* [Work task]: Pick up the article below about the SoundCity app for measuring city noise, and keep writing it from right after its last sentence.

::: Passage for review :::

The app aggregates user data to raise awareness of the effects of noise pollution on health.

SoundCity Measures City Noise and its Impact on Health

A Franco-American team of researchers, doctors and entrepreneurs have developed an app designed to measure, record, assess and share noise pollution levels in cities. The SoundCity app periodically records noise picked up by your mobile phone throughout the day, and the system will then try to establish a link with noise levels that may present a risk to your health. The app project is part of of the Urban Civics programme set up by Inria (the French Institute for Research in Computer Science and Automation), which plans to use data garnered from crowdsourcing and social networks, plus other available statistics, based on an ‘open data’ model, with a view to gaining a better understanding of urban pollution, in particular noise pollution. So why did the team decide to draw on smartphones? ‟Firstly for technical reasons, given that the phones are all equipped with one or several microphones that enable them to capture some of the noise emitted by the ambient environment,” explains Valérie Issarny, a Senior Research Scientist at Inria who is working as project coordinator, adding: “Secondly because noise is a type of pollution that is not much talked about, but which can have a major impact on health. In Europe, there are quite a lot of rules pertaining to noise, which means that overall the issue is being handled fairly well over here. In the United States, however, there’s almost no regulatory policy in this field, since President Ronald Reagan’s decision to put everything to do with noise on one side in order to concentrate on air quality,” she points out.

Noise pollution an under-researched issue

The purpose of the SoundCity project is to collect data from people’s phones, in order to build up a body of new information on how far people are being exposed to noise. The idea is that the app will run in the background, collecting five seconds’ worth of data every five minutes without the phone user having to do anything at all. However, when a very loud noise is detected, the app enables the user to identify the source. The app can also work in tandem with a smart watch so as to calculate the user’s pulse and compare it with his/her pulse rate at ‘normal’ noise volumes, the intention being to highlight conditions under which people’s stress levels rise. In this way, users will be able to obtain a better idea of the effects of noise pollution on their quality of life, and have the chance to adjust their daily habits accordingly. Among the various sources of noise that the app will record – apart from the obvious automobile noise – are public transport, garbage collection, local fire stations, hospitals and other establishments.

::: Supplied data :::

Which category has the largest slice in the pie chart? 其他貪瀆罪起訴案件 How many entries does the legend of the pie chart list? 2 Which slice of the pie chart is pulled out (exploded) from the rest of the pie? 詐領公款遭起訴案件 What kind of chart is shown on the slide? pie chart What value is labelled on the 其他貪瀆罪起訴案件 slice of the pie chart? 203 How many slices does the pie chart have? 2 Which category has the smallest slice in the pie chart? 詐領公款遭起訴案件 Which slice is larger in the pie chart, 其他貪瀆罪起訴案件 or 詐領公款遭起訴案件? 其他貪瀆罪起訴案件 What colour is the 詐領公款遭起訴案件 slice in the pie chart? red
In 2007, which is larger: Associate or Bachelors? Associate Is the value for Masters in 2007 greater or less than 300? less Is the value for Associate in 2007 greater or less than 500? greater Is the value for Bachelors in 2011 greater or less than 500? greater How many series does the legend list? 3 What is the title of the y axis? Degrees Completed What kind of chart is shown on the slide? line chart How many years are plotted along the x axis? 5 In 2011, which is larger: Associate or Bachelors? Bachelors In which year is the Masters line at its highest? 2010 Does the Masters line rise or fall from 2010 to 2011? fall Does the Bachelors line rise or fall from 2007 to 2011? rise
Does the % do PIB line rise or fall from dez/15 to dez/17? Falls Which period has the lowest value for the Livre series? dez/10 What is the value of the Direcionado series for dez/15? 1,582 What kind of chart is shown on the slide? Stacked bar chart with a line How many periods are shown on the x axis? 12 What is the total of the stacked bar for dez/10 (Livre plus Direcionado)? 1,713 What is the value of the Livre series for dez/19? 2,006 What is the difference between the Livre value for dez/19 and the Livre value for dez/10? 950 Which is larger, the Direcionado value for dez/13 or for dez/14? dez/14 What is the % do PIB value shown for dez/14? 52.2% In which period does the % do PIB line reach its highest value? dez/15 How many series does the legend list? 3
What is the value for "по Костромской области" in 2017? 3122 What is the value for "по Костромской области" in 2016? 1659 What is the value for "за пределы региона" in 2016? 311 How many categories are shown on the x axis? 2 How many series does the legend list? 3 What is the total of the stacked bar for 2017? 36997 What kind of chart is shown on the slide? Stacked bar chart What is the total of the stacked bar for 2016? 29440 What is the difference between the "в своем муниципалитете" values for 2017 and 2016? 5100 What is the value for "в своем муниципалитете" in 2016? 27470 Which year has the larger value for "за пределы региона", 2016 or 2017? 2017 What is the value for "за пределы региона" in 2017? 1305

:::

* [Result]:
Users can indicate the source of specific noise pollution

Widespread phone-gathered data

Both in the United States and Europe, mapping the sources of noise pollution uses simulation models which are less than perfect and do not always represent the entire range and variability of the noise properly,” underlines Issarny, explaining: In the long term, our aim is to try to improve mapping techniques by using measurements drawn from people’s phones. The data is imprecise, but there’s a lot of it and it comes from all over the city. The idea is also that the maps will pinpoint specific sources of noise that citizens have reported.” The team plans first of all to draw up a map for Paris and one for a city in the San Francisco Bay Area, ideally San Francisco itself, once enough data has been collected. The long-term goal is to get citizens involved so that they can bring their local authorities to book on particular sources of noise pollution. At the moment the app is running in beta version and it is scheduled to be available for Android devices within the next few weeks.